--- DOCUMENT SECTION Enclosed Below ---

Tom Raeburn, McCullough Roberston
Psychosocial masterclass: Getting beyond the risk assessment and prevention plans
As psychosocial prosecutions increase, and the line between traditional HR issues and WHS continues to blur, practitioners are constantly being challenged about how to ensure psychosocial safety. In this masterclass, we unpack contemporary trends, compliance initiatives (beyond a basic risk assessment) and give practical guidance on how to navigate the complex industrial, regulatory and societal expectations psychosocial safety puts on all WHS duty holders.
Dr Kris McQuaid, Phoenix Occupational Medicine
Addressing the “default LTI” for workers treated in Emergency Departments
For many work-related injuries, an emergency department is the most suitable location for acute assessment and management. But what happens after the scans, the stitches and the splints is not always best practice with regards to injury management. Dr McQuaid will explore how early assessment with injury management specialists after acute injury treatment can facilitate earlier return to work, better health outcomes and avoidance of the “default LTI”. Dr McQuaid will use data from his recent audit of emergency department work capacity certificate completion to highlight key targets for intervention and improvement in the management of workplace injuries after treatment in emergency departments.

--- End of Enclosed DOCUMENT SECTION ---
--- DATASET CONTENT Enclosed Below ---

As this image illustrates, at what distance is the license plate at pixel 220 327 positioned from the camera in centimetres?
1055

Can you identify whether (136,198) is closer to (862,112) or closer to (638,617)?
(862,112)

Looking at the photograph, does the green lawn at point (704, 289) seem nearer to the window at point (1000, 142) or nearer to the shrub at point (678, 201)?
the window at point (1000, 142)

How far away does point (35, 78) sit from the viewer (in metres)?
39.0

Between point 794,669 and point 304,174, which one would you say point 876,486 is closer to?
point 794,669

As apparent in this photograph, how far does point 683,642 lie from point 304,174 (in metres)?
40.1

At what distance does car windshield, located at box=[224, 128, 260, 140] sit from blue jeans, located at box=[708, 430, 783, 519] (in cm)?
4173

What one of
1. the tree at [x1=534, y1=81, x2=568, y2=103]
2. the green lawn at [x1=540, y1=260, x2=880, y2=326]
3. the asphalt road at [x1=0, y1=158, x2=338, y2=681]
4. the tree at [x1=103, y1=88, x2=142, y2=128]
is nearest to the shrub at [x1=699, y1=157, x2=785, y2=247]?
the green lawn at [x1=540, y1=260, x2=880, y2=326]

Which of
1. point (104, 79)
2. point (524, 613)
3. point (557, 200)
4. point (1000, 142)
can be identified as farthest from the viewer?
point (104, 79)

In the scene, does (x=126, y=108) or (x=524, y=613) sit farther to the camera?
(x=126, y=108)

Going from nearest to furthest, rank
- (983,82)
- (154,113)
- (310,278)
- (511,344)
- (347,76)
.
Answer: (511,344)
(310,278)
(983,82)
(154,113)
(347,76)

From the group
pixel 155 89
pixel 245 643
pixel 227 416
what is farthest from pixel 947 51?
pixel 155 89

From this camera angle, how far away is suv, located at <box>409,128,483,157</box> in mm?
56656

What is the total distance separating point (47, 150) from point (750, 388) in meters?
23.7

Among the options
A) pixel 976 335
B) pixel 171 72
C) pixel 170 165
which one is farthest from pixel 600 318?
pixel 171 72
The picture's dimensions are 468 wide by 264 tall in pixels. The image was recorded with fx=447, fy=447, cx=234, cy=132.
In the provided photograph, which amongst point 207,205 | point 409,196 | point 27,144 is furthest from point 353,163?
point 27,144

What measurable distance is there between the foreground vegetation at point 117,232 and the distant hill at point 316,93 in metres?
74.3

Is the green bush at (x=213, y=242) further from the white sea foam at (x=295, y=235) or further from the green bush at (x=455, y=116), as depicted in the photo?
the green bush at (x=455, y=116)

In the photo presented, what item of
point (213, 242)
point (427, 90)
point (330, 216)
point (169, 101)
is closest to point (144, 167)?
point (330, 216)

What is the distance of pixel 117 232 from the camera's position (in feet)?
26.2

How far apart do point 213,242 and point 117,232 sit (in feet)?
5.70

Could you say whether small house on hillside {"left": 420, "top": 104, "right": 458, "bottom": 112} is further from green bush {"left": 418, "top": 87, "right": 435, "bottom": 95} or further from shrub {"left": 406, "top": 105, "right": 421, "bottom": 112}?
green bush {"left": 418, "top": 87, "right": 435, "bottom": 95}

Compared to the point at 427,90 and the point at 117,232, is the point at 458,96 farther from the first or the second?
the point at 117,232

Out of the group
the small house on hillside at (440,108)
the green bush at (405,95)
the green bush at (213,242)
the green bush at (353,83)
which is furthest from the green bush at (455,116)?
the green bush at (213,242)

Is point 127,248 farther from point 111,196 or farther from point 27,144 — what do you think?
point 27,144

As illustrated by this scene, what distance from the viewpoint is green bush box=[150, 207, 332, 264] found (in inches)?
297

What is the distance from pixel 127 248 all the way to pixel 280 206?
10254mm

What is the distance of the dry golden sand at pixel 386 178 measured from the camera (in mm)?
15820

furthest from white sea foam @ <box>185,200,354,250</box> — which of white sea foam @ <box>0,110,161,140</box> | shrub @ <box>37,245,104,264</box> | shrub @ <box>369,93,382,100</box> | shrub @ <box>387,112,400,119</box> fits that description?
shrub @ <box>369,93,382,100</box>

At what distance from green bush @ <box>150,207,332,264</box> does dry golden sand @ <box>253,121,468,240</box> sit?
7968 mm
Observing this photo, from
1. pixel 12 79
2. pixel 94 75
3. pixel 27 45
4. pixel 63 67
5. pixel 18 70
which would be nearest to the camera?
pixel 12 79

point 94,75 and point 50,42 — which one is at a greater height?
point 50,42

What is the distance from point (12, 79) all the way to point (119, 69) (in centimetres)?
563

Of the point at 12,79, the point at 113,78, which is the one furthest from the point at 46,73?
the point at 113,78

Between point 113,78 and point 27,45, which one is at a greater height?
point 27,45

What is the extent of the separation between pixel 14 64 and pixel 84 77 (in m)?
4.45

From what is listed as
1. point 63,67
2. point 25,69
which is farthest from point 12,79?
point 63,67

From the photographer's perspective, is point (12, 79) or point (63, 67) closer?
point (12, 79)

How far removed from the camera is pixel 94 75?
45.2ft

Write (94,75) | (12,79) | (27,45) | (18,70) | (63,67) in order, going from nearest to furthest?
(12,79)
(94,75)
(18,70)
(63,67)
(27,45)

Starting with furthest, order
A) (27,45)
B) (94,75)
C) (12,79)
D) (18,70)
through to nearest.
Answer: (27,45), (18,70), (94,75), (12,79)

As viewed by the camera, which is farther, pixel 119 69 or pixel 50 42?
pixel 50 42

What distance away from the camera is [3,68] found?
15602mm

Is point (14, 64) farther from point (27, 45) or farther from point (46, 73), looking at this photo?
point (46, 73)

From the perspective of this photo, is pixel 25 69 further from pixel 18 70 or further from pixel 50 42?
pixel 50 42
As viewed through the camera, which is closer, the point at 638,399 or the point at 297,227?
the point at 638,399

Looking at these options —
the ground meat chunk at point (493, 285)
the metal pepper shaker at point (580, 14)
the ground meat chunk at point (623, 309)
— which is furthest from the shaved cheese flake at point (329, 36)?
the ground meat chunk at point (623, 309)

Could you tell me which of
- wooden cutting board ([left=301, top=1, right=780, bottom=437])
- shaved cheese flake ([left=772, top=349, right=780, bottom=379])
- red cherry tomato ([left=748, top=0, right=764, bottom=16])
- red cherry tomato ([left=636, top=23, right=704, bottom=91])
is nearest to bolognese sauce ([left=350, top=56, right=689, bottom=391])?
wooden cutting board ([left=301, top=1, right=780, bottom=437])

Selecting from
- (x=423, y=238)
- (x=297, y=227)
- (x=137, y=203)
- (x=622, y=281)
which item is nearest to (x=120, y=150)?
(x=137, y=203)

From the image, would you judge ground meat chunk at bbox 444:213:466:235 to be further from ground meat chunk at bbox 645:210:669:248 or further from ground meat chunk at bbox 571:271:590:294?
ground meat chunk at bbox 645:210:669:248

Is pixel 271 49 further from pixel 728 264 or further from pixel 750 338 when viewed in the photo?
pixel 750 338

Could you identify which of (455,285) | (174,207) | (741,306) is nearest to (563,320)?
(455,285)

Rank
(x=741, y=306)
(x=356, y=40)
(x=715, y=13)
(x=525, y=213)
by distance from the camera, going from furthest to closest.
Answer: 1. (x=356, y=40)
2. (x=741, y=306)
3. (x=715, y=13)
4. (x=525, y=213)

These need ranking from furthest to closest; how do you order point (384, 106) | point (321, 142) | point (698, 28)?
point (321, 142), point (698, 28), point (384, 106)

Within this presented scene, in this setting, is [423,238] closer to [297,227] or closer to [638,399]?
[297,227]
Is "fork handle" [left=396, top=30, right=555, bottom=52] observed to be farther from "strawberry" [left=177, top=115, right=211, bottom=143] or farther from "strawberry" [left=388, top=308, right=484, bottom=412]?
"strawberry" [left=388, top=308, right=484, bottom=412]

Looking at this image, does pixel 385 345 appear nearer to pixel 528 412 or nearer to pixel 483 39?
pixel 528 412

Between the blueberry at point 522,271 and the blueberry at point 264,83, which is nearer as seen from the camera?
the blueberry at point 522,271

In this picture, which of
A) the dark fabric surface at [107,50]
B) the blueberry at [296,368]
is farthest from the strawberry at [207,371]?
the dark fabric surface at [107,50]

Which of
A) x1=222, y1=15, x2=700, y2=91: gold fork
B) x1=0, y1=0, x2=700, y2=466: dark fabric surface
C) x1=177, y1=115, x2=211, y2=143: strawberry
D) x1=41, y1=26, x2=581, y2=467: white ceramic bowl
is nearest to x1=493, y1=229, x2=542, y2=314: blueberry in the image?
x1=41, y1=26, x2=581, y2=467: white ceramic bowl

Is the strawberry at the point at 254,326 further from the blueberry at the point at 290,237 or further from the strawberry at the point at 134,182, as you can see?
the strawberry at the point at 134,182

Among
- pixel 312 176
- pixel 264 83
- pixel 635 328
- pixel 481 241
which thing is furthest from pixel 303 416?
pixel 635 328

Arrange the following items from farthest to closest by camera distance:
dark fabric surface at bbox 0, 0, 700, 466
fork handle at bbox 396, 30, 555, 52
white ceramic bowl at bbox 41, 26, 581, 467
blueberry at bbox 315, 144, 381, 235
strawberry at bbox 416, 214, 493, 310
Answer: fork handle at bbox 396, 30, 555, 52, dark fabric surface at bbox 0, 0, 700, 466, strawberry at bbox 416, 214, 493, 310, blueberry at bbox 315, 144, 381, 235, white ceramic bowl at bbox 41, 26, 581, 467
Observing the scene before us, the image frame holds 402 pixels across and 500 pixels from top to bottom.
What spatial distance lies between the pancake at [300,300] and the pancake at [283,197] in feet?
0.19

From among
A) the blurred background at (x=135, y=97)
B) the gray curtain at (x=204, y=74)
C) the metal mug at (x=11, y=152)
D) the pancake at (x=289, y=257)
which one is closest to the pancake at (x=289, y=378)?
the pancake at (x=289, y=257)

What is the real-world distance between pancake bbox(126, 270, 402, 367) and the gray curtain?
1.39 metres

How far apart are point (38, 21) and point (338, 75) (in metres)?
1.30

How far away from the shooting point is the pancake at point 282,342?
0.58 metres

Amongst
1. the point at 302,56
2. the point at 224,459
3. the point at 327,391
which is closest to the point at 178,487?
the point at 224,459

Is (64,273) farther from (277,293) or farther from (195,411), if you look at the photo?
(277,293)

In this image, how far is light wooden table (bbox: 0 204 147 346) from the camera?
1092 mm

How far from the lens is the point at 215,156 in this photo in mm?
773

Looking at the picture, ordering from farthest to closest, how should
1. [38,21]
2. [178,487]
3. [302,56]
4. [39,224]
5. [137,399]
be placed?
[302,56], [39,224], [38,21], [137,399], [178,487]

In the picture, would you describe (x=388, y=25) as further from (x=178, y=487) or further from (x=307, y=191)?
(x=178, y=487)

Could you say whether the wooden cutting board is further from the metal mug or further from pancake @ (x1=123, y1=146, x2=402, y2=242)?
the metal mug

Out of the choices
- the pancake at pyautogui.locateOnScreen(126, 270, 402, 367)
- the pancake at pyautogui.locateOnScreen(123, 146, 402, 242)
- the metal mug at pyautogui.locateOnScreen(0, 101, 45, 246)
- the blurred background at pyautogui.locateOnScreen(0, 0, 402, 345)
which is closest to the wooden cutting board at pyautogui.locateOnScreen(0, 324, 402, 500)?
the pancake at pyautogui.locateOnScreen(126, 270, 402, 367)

--- End of Enclosed DATASET CONTENT ---

SET OF TASKS:
1) In the session descriptions, which organization is Dr Kris McQuaid from?
2) According to the session descriptions, what can early assessment with injury management specialists help bring about after acute injury treatment? List every benefit named.
3) Continue the conference session descriptions from where they stop.

RESULTS IN ORDER:
1) Phoenix Occupational Medicine

2)
- Earlier return to work
- Better health outcomes
- Avoidance of the "default LTI"

3)
Sarah Yip, KEASE International Consulting and Leaders Lounge
Your Emotional Wake: Leading with Emotional Intelligence Before, During and After Hard Conversations
Every interaction leaves a mark—an emotional wake—on the people we work with. For leaders and managers, that wake can either build trust and psychological safety or trigger fear, uncertainty, and disengagement. In this eye-opening session, Sarah Yip explores the concept of the emotional wake through the lens of emotional intelligence (EQ) and psychosocial safety. She’ll equip HR professionals, safety and health leaders, and return-to-work coordinators with tools to recognise and regulate their own emotional patterns, especially in high-stakes or difficult conversations. The session will focus on strategies to protect your own wellbeing while supporting others, manage micro-moments that impact team culture, and reduce the unintended harm that can happen before, during, or after a conversation.
Peter Gould, Urban Utilities
Early Intervention Through Worker Engagement and Design
We know that engaging workers in the design of health and safety systems, procedures, and environments delivers major practical and cultural benefits. Hear about Peter Gould’s experiences in early intervention across a range of workplaces – delivered through effective worker engagement – or as he puts it, ‘being curious’.
Dr Sid O’Toole, Phoenix Occupational Medicine
Shoulder Injuries: Deciphering the paradox
Serious claims for shoulder injuries increased by 27% from 2019-20 to 2020-21, according to Safe Work Australia statistics.
The significance of shoulder disorders becomes clear when considering the emergence of new treatment approaches and the increased burden of shoulder pain that results in higher cost of treatment over the last decades.
The paradox of the increase in shoulder claims is that these are occurring against a background of work that is decreasing in its physical demands. Dr O’Toole’s presentation will explore what is happening behind these statistics and how we can intervene early with to manage the shoulder injury ‘epidemic’.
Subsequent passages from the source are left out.